Different Types Of The Locrian Mode
- Locrian Natural 13. This version of the Locrian mode does exactly what it says. It is the second mode of the harmonic minor scale and is built on notes that pretty much make up the Locrian mode as you’d expect it, the only difference being that the 13th (or 6th) interval of the mode is raised. While the normal scale would have a minor 6th, this one is very slightly brightened by a major 6th. In C Locrian, for example, this would mean an A natural replaced the Ab. The one thing to be very careful of when using the Locrian Natural 13 is that you don’t accidentally turn the raised sixth into a leading note that forces you to modulate into the key of the seventh note of the mode.
- Major Locrian. The major Locrian remains a ‘Locrian’ scale in name, but many of its most valuable assets are missing from this version. While the diminished fifth (the most Locrian interval of all) remains alongside the minor sixth and minor seventh, its major feeling comes from the opening notes of the scale. The minor second and minor third are replaced by their major equivalents, which means that the first four notes of the scale are exactly the same as a standard major scale. The other interesting implication that this scale brings around is that aside from the perfect fourth in the middle, the scale is exactly the same as a whole-tone scale.
- Altered Scale. The so-called Altered scale is probably the strangest scale in music. The scale is defined by the idea that all ‘non-essential’ tones have been ‘altered’. The dominant seventh chord is the focal point of the scale, meaning that the tonic (C), the major 3rd (E) and the minor seventh (Bb) remain intact, while every other note exists in a variety of strange forms. The second is both flattened and sharpened (Db and D#), the fourth is sharpened (F#) and the sixth is flattened (Ab). This makes the following scale: C, Db, D#, E, F#, Ab, Bb. The reason it remains related to the Locrian is because of the flattened second and the lack of fifth (but presence of the tritone above the tonic).
The Locrian mode is the least accessible of all of the natural, common modes and the least used. There is a good reason for that: it is dissonant and unreliable. It simply sounds weird most of the time. But that doesn’t mean that it doesn’t have a use in certain situations. The biggest takeaway points about the Locrian are:
- Use it for its strangeness.
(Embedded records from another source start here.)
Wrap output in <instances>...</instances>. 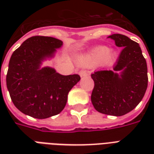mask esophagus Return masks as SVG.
Listing matches in <instances>:
<instances>
[{
	"instance_id": "obj_1",
	"label": "esophagus",
	"mask_w": 154,
	"mask_h": 154,
	"mask_svg": "<svg viewBox=\"0 0 154 154\" xmlns=\"http://www.w3.org/2000/svg\"><path fill=\"white\" fill-rule=\"evenodd\" d=\"M79 74L81 77H85V76H88V72L86 70H81L79 72Z\"/></svg>"
}]
</instances>
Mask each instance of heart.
<instances>
[{
    "instance_id": "heart-1",
    "label": "heart",
    "mask_w": 154,
    "mask_h": 154,
    "mask_svg": "<svg viewBox=\"0 0 154 154\" xmlns=\"http://www.w3.org/2000/svg\"><path fill=\"white\" fill-rule=\"evenodd\" d=\"M114 58V54L109 53V49L105 46H98L95 48L88 55L82 57V62L85 65H96L103 60H112Z\"/></svg>"
}]
</instances>
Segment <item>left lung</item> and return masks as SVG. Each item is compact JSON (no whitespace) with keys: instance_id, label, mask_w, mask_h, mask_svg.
<instances>
[{"instance_id":"1","label":"left lung","mask_w":154,"mask_h":154,"mask_svg":"<svg viewBox=\"0 0 154 154\" xmlns=\"http://www.w3.org/2000/svg\"><path fill=\"white\" fill-rule=\"evenodd\" d=\"M108 37L122 50L112 70L91 74V101L99 112L118 117L132 111L143 98L148 86L147 64L138 43L117 33Z\"/></svg>"}]
</instances>
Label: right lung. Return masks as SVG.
<instances>
[{
    "label": "right lung",
    "mask_w": 154,
    "mask_h": 154,
    "mask_svg": "<svg viewBox=\"0 0 154 154\" xmlns=\"http://www.w3.org/2000/svg\"><path fill=\"white\" fill-rule=\"evenodd\" d=\"M60 40L34 36L13 52L8 63L6 85L11 100L20 112L45 119L60 113L68 94L81 80L78 74L64 76L42 62L54 57L62 46Z\"/></svg>",
    "instance_id": "add662e5"
}]
</instances>
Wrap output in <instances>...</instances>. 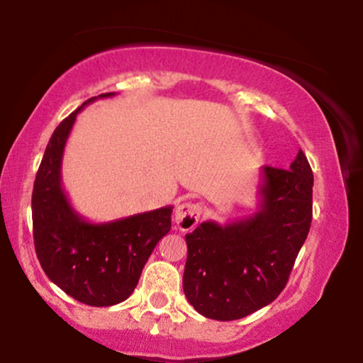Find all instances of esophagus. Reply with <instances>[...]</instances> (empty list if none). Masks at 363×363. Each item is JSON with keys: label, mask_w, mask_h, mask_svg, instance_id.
<instances>
[{"label": "esophagus", "mask_w": 363, "mask_h": 363, "mask_svg": "<svg viewBox=\"0 0 363 363\" xmlns=\"http://www.w3.org/2000/svg\"><path fill=\"white\" fill-rule=\"evenodd\" d=\"M203 208L198 203H182L174 211V222H176L177 228L181 232H191L198 225L199 218H201Z\"/></svg>", "instance_id": "1"}]
</instances>
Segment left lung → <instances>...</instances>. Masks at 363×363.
I'll return each mask as SVG.
<instances>
[{
    "label": "left lung",
    "instance_id": "8db88e82",
    "mask_svg": "<svg viewBox=\"0 0 363 363\" xmlns=\"http://www.w3.org/2000/svg\"><path fill=\"white\" fill-rule=\"evenodd\" d=\"M312 186L298 150L290 169L262 167L256 213L227 225L203 222L186 235L182 289L199 314L235 320L280 295L309 234Z\"/></svg>",
    "mask_w": 363,
    "mask_h": 363
}]
</instances>
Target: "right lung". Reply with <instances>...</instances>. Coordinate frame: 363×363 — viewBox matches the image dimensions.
<instances>
[{
  "label": "right lung",
  "mask_w": 363,
  "mask_h": 363,
  "mask_svg": "<svg viewBox=\"0 0 363 363\" xmlns=\"http://www.w3.org/2000/svg\"><path fill=\"white\" fill-rule=\"evenodd\" d=\"M95 99L54 129L35 176L32 223L37 257L49 280L74 301L109 307L126 301L136 289L150 254L169 234L172 206L107 223H90L73 210L61 186L62 153L78 112Z\"/></svg>",
  "instance_id": "add662e5"
}]
</instances>
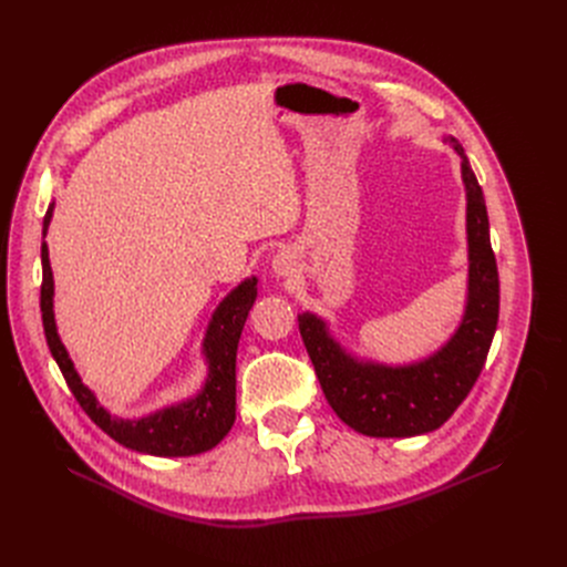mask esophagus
I'll use <instances>...</instances> for the list:
<instances>
[{"label": "esophagus", "instance_id": "34e87169", "mask_svg": "<svg viewBox=\"0 0 567 567\" xmlns=\"http://www.w3.org/2000/svg\"><path fill=\"white\" fill-rule=\"evenodd\" d=\"M272 272L284 279L295 277V272H298V260H295V254L288 249L277 251V256L272 258Z\"/></svg>", "mask_w": 567, "mask_h": 567}]
</instances>
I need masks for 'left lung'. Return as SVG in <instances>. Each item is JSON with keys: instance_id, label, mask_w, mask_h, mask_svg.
<instances>
[{"instance_id": "left-lung-1", "label": "left lung", "mask_w": 567, "mask_h": 567, "mask_svg": "<svg viewBox=\"0 0 567 567\" xmlns=\"http://www.w3.org/2000/svg\"><path fill=\"white\" fill-rule=\"evenodd\" d=\"M443 143L462 158L468 239L466 307L450 339L417 362L383 364L346 350L328 320L311 311L298 316L328 403L341 422L364 436L409 439L445 424L475 385L496 332L501 295L487 205L460 141L445 136Z\"/></svg>"}]
</instances>
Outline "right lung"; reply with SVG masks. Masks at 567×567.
<instances>
[{
    "instance_id": "1",
    "label": "right lung",
    "mask_w": 567,
    "mask_h": 567,
    "mask_svg": "<svg viewBox=\"0 0 567 567\" xmlns=\"http://www.w3.org/2000/svg\"><path fill=\"white\" fill-rule=\"evenodd\" d=\"M55 203L48 205L43 217V245H41V316L43 332L52 358H55L69 390L78 399L83 411L101 426L107 436L120 445L152 456H192L217 447L230 426L235 424V362L237 343L245 330L247 316L258 298V277H247L237 284L226 298L214 309L203 337L200 353L207 364L203 388L188 399H182L171 406L147 413L143 417H117L101 406L96 394L83 383L80 373L69 358V350L60 339L55 322V281L48 258L45 235L52 221Z\"/></svg>"
}]
</instances>
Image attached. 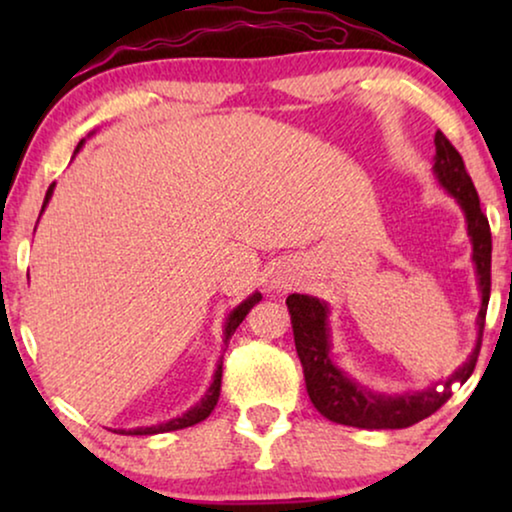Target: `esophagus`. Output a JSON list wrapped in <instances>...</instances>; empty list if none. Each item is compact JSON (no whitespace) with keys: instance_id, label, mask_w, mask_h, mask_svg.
<instances>
[{"instance_id":"1","label":"esophagus","mask_w":512,"mask_h":512,"mask_svg":"<svg viewBox=\"0 0 512 512\" xmlns=\"http://www.w3.org/2000/svg\"><path fill=\"white\" fill-rule=\"evenodd\" d=\"M272 284H275V289H286V286H291L289 279H284V277H277Z\"/></svg>"}]
</instances>
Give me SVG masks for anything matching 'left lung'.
I'll use <instances>...</instances> for the list:
<instances>
[{
  "instance_id": "1",
  "label": "left lung",
  "mask_w": 512,
  "mask_h": 512,
  "mask_svg": "<svg viewBox=\"0 0 512 512\" xmlns=\"http://www.w3.org/2000/svg\"><path fill=\"white\" fill-rule=\"evenodd\" d=\"M433 142H436L433 172H436L440 186L464 209L466 230L473 244L475 275H478V289L482 296L478 312V345L464 366L447 377L443 387H429L401 396L375 394V391L354 382L352 377H347L331 361V328H328V305L324 300L305 296V293H291L286 298V305H289L298 359L303 363L307 394H310L314 408L335 424L359 426V429H405V426L422 422L440 405L447 403V398L452 396L454 382L464 384L473 375L475 361H478L489 289H492V233H489V221L482 214L478 191L468 177L459 151L440 130Z\"/></svg>"
}]
</instances>
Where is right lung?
Listing matches in <instances>:
<instances>
[{
	"instance_id": "1",
	"label": "right lung",
	"mask_w": 512,
	"mask_h": 512,
	"mask_svg": "<svg viewBox=\"0 0 512 512\" xmlns=\"http://www.w3.org/2000/svg\"><path fill=\"white\" fill-rule=\"evenodd\" d=\"M83 142H86V139H81L79 146H76V151L81 149ZM53 186H55V184L48 186L46 198H44V205H41V212H44L46 205H48V200H51V195H53ZM39 216H41V214H39ZM261 298H263V296H261V293H258V291H256V293H251V296H249L247 300H244V303L237 305L235 310L228 314V319H226V331H223V345H228V340L233 338L235 328L242 324V319L247 317L251 307H254ZM221 373H223V361H219V366H216L214 382L209 384L207 394L202 396V401H200V403H195L193 408H191V410H186L184 415H181V417H177V419H170V422H165V424H156V426H139V429H130V431H123V429H121V433H125V436H153V433H167V431L186 429V426H193V424L202 422V419H207L209 415H212L214 405L219 403V394H221Z\"/></svg>"
}]
</instances>
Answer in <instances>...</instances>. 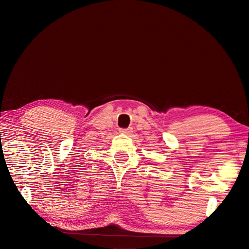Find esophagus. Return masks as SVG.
<instances>
[{
	"instance_id": "1",
	"label": "esophagus",
	"mask_w": 249,
	"mask_h": 249,
	"mask_svg": "<svg viewBox=\"0 0 249 249\" xmlns=\"http://www.w3.org/2000/svg\"><path fill=\"white\" fill-rule=\"evenodd\" d=\"M119 132L120 133H122V134H129V133H131L132 132V128H121V129H119Z\"/></svg>"
}]
</instances>
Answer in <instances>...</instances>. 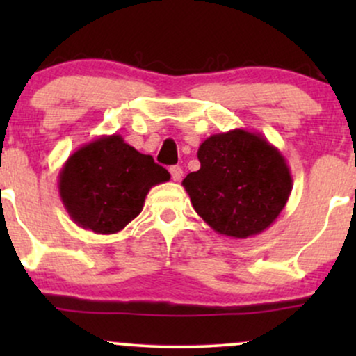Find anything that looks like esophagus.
<instances>
[{
	"label": "esophagus",
	"mask_w": 356,
	"mask_h": 356,
	"mask_svg": "<svg viewBox=\"0 0 356 356\" xmlns=\"http://www.w3.org/2000/svg\"><path fill=\"white\" fill-rule=\"evenodd\" d=\"M169 172H170V177H172V181H181L182 179V175H184V170H182V167H179V165H172L169 169Z\"/></svg>",
	"instance_id": "esophagus-1"
}]
</instances>
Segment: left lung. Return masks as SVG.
<instances>
[{
	"label": "left lung",
	"mask_w": 356,
	"mask_h": 356,
	"mask_svg": "<svg viewBox=\"0 0 356 356\" xmlns=\"http://www.w3.org/2000/svg\"><path fill=\"white\" fill-rule=\"evenodd\" d=\"M201 169L182 181L195 212L234 239L261 234L277 219L293 189L283 154L261 134L234 129L199 145Z\"/></svg>",
	"instance_id": "8db88e82"
}]
</instances>
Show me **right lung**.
<instances>
[{"instance_id": "add662e5", "label": "right lung", "mask_w": 356, "mask_h": 356, "mask_svg": "<svg viewBox=\"0 0 356 356\" xmlns=\"http://www.w3.org/2000/svg\"><path fill=\"white\" fill-rule=\"evenodd\" d=\"M170 174L152 155L102 136L80 147L61 167L58 191L73 222L97 234H115L140 214L149 191Z\"/></svg>"}]
</instances>
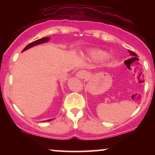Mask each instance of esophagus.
<instances>
[{
    "label": "esophagus",
    "mask_w": 155,
    "mask_h": 155,
    "mask_svg": "<svg viewBox=\"0 0 155 155\" xmlns=\"http://www.w3.org/2000/svg\"><path fill=\"white\" fill-rule=\"evenodd\" d=\"M76 77L79 78V79H83L87 77V72L86 71H84V70L79 71L76 74Z\"/></svg>",
    "instance_id": "34e87169"
}]
</instances>
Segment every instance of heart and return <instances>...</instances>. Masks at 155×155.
<instances>
[{"instance_id": "obj_1", "label": "heart", "mask_w": 155, "mask_h": 155, "mask_svg": "<svg viewBox=\"0 0 155 155\" xmlns=\"http://www.w3.org/2000/svg\"><path fill=\"white\" fill-rule=\"evenodd\" d=\"M90 59L92 60H95V61H97V60H100L104 59L105 58V54L102 51H92L90 52Z\"/></svg>"}]
</instances>
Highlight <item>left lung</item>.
<instances>
[{
    "instance_id": "obj_1",
    "label": "left lung",
    "mask_w": 155,
    "mask_h": 155,
    "mask_svg": "<svg viewBox=\"0 0 155 155\" xmlns=\"http://www.w3.org/2000/svg\"><path fill=\"white\" fill-rule=\"evenodd\" d=\"M129 52H130V55H132V56L134 57L135 58H137L136 57H138V55H137V54H136V53H135V52H133V51H130V50H129ZM124 63H125V62H124Z\"/></svg>"
}]
</instances>
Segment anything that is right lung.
<instances>
[{
	"mask_svg": "<svg viewBox=\"0 0 155 155\" xmlns=\"http://www.w3.org/2000/svg\"><path fill=\"white\" fill-rule=\"evenodd\" d=\"M49 38H48V37H45V38H40V39H38V40H36V41H33V42H31V44H28V46H26L24 48V49H23V50L22 51H25V50H27V49H29V48H31V47H34V46H36V45H38V44H44V43H46V42H47L48 41H49ZM51 120H47L48 122H49V121H51Z\"/></svg>",
	"mask_w": 155,
	"mask_h": 155,
	"instance_id": "add662e5",
	"label": "right lung"
}]
</instances>
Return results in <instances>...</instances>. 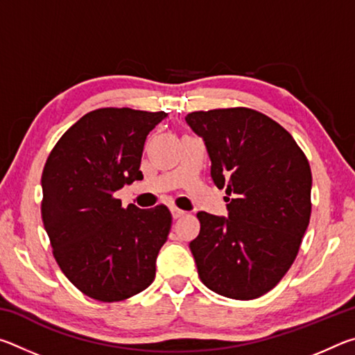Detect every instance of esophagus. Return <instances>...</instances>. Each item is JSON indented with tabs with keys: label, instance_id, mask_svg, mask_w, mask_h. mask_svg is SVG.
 I'll return each mask as SVG.
<instances>
[{
	"label": "esophagus",
	"instance_id": "obj_1",
	"mask_svg": "<svg viewBox=\"0 0 355 355\" xmlns=\"http://www.w3.org/2000/svg\"><path fill=\"white\" fill-rule=\"evenodd\" d=\"M171 213H172V218H173V219H178V218H182V216L186 214V213L183 211V209H178V208H175V207L171 208Z\"/></svg>",
	"mask_w": 355,
	"mask_h": 355
}]
</instances>
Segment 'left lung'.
I'll list each match as a JSON object with an SVG mask.
<instances>
[{
	"label": "left lung",
	"instance_id": "left-lung-1",
	"mask_svg": "<svg viewBox=\"0 0 355 355\" xmlns=\"http://www.w3.org/2000/svg\"><path fill=\"white\" fill-rule=\"evenodd\" d=\"M186 123L205 142L228 218L197 213L189 243L203 285L249 300L271 291L296 258L311 213L307 156L277 122L249 107L196 111Z\"/></svg>",
	"mask_w": 355,
	"mask_h": 355
}]
</instances>
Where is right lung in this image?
<instances>
[{
    "mask_svg": "<svg viewBox=\"0 0 355 355\" xmlns=\"http://www.w3.org/2000/svg\"><path fill=\"white\" fill-rule=\"evenodd\" d=\"M167 114L101 107L65 131L42 172V220L71 284L101 302L141 293L155 280L167 241V207H122L114 194L142 180L144 142Z\"/></svg>",
    "mask_w": 355,
    "mask_h": 355,
    "instance_id": "right-lung-1",
    "label": "right lung"
}]
</instances>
In most situations, the Locrian can be harnessed for its ability to create incredible darkness and dissonance. Whether this is in metal, film scoring or just a particularly emotive part of a ‘normal’ song.
- Borrow chords from the Locrian. It’s incredibly hard to write an entire piece in which the harmony is exclusively derived from the mode, but there are a variety of very cool chords within that can be plucked out an used elsewhere.
- Engage with some of its related scales. The Locrian might seem about as dissonant and inaccessible as a mode can get, but things like the Altered scale give you an even more bizarre series of notes to take advantage of.